*Directions for this task:* State the amount of damages the judgment awarded to Gibbs, according to the court opinion below.

*Text:*
## Begin
State v. Gibbs, 1--175A16

Decision Date03 November 1975
Docket NumberNo. 1--175A16,1--175A16
Citation166 Ind.App. 387,336 N.E.2d 703
PartiesSTATE of Indiana, Defendant-Appellant, v. Steven Ray GIBBS, Plaintiff-Appellee.
CourtIndiana Appellate Court

Theodore L. Sendak, Atty. Gen., Walter F. Lockhart, Deputy Atty. Gen., Indianapolis, for defendant-appellant.

Donald R. Ewers, Paul E. Wendel, Evansville, for plaintiff-appellee.

ROBERTSON, Chief Judge.

The defendant-appellant, State, brings this appeal from a judgment awarding $100,000 damages for injuries suffered by the plaintiff-appellee, Gibbs, in an automobile collision with a State employee.

The issues upon appeal are whether the evidence was sufficient to establish that the State's employee was acting within the scope of his employment at the time of the accident and whether Gibbs' Instruction Number 4 was properly given by the trial court.

For the reasons expressed herein the judgment is affirmed.

Ralph Coe was employed by the Indiana State Highway Commission as an inspector of waste water treatment tests conducted at interstate highway rest parks near Henryville and Batesville, Indiana. Since the job involved considerable driving between the parks, approximately two-hundred miles a day, the State furnished Coe with a state-owned, 1970 Chevrolet automobile. The car was checked out to Coe at all times. He was allowed to drive it home after work and to lunch during the work day, but was not allowed to use it for other personal business. Coe generally began work around 7:30 A.M. and finished around 5:00 P.M., but he considered himself on call twenty-four hours a day.

On May 19, 1972, Coe was performing chemical analyses of the disposal system at Henryville. He finished the tests at 5:00 P.M. and drove to the office in Seymour to see his supervisor. Upon arriving, Coe did not find his supervisor, but he remained in the office long enough to read the notes left on his desk during the day. Coe checked several of the restaurants in Seymour where his supervisor could sometimes be found after working hours, but was not successful in locating him.
## End
*Source material:*
## Begin
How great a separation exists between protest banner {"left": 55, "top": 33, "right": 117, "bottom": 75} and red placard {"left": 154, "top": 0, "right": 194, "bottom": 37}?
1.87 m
## End
*Response to this task:* $100,000